[start Given entries]

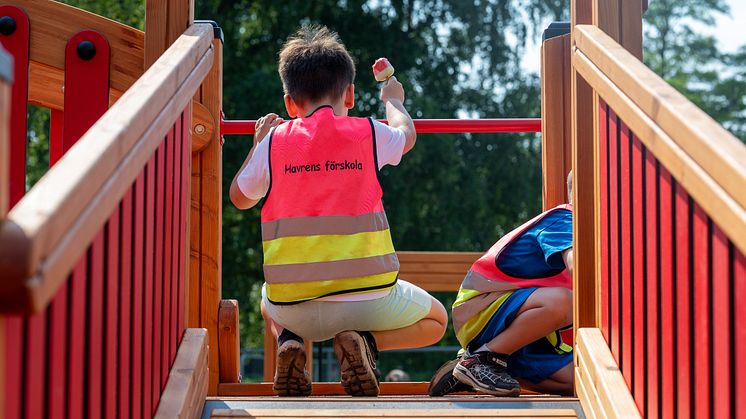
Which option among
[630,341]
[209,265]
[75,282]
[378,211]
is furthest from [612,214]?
[209,265]

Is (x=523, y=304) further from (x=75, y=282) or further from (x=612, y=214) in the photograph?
(x=75, y=282)

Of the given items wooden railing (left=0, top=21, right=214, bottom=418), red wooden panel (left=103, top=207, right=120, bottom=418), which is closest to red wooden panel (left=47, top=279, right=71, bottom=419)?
wooden railing (left=0, top=21, right=214, bottom=418)

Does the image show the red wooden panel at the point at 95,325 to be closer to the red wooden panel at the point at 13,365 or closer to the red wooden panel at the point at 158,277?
the red wooden panel at the point at 13,365

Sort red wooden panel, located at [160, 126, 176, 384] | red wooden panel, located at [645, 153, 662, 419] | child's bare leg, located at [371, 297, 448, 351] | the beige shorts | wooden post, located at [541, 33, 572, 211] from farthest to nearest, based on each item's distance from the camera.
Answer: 1. wooden post, located at [541, 33, 572, 211]
2. child's bare leg, located at [371, 297, 448, 351]
3. the beige shorts
4. red wooden panel, located at [160, 126, 176, 384]
5. red wooden panel, located at [645, 153, 662, 419]

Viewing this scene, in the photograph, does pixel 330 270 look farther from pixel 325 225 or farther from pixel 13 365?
pixel 13 365

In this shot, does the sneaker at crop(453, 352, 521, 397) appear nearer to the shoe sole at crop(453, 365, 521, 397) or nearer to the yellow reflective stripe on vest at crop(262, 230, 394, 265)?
the shoe sole at crop(453, 365, 521, 397)

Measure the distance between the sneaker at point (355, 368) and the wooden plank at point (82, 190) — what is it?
3.02 ft

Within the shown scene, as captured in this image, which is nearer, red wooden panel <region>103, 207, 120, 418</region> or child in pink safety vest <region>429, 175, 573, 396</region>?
red wooden panel <region>103, 207, 120, 418</region>

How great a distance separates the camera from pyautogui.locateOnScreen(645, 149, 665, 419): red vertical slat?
2426mm

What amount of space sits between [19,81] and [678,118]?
2.46 metres

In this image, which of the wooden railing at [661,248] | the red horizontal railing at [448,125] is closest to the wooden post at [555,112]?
the red horizontal railing at [448,125]

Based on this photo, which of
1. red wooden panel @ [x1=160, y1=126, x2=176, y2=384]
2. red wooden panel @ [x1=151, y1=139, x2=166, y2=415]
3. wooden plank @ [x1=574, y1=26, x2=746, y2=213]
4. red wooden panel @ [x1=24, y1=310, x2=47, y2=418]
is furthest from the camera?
red wooden panel @ [x1=160, y1=126, x2=176, y2=384]

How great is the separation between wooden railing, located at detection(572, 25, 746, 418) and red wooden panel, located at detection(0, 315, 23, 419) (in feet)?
3.65

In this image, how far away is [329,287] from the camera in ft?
10.9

[end Given entries]

Your task: Leave out all images, then reproduce the entries above exactly.

Full response:
Which option among
[630,341]
[209,265]
[75,282]
[378,211]
is furthest from [612,214]?
[209,265]

Is (x=523, y=304) further from (x=75, y=282) or further from (x=612, y=214) in the photograph?
(x=75, y=282)

Of the given items wooden railing (left=0, top=21, right=214, bottom=418), red wooden panel (left=103, top=207, right=120, bottom=418), which is closest to red wooden panel (left=47, top=279, right=71, bottom=419)?
wooden railing (left=0, top=21, right=214, bottom=418)

Does the image show the red wooden panel at the point at 95,325 to be closer to the red wooden panel at the point at 13,365 or closer to the red wooden panel at the point at 158,277?
the red wooden panel at the point at 13,365

Sort red wooden panel, located at [160, 126, 176, 384] | red wooden panel, located at [645, 153, 662, 419] | child's bare leg, located at [371, 297, 448, 351] | the beige shorts | wooden post, located at [541, 33, 572, 211] from farthest to nearest, based on each item's distance from the camera.
Answer: 1. wooden post, located at [541, 33, 572, 211]
2. child's bare leg, located at [371, 297, 448, 351]
3. the beige shorts
4. red wooden panel, located at [160, 126, 176, 384]
5. red wooden panel, located at [645, 153, 662, 419]

Viewing this scene, in the photograph, does pixel 330 270 look farther from pixel 325 225 or farther from pixel 13 365?
pixel 13 365

In this shot, does the sneaker at crop(453, 352, 521, 397) appear nearer to the shoe sole at crop(453, 365, 521, 397) or nearer to the yellow reflective stripe on vest at crop(262, 230, 394, 265)?
the shoe sole at crop(453, 365, 521, 397)

Measure the distance between the sneaker at point (355, 368) and the wooden plank at point (82, 190) — what is it?
3.02 ft

Within the shown scene, as captured in this image, which is nearer, red wooden panel <region>103, 207, 120, 418</region> or child in pink safety vest <region>429, 175, 573, 396</region>?
red wooden panel <region>103, 207, 120, 418</region>

How great a distance separates the camera from pyautogui.locateOnScreen(645, 149, 665, 419): red vertical slat?
2426mm

What amount of space sits between [19,81] and [678,118]?
2.46 metres

In this image, which of the wooden railing at [661,248] | the red horizontal railing at [448,125] is closest to the wooden post at [555,112]?
the red horizontal railing at [448,125]

Based on this photo, which of
1. red wooden panel @ [x1=160, y1=126, x2=176, y2=384]
2. red wooden panel @ [x1=151, y1=139, x2=166, y2=415]
3. wooden plank @ [x1=574, y1=26, x2=746, y2=213]
4. red wooden panel @ [x1=24, y1=310, x2=47, y2=418]
is furthest from the camera?
red wooden panel @ [x1=160, y1=126, x2=176, y2=384]

How great is the separation between wooden railing, located at detection(572, 25, 746, 418) and red wooden panel, located at detection(0, 315, 23, 419) (in feet)?
3.65

In this image, how far away is [329,287] from the camera in ft?
10.9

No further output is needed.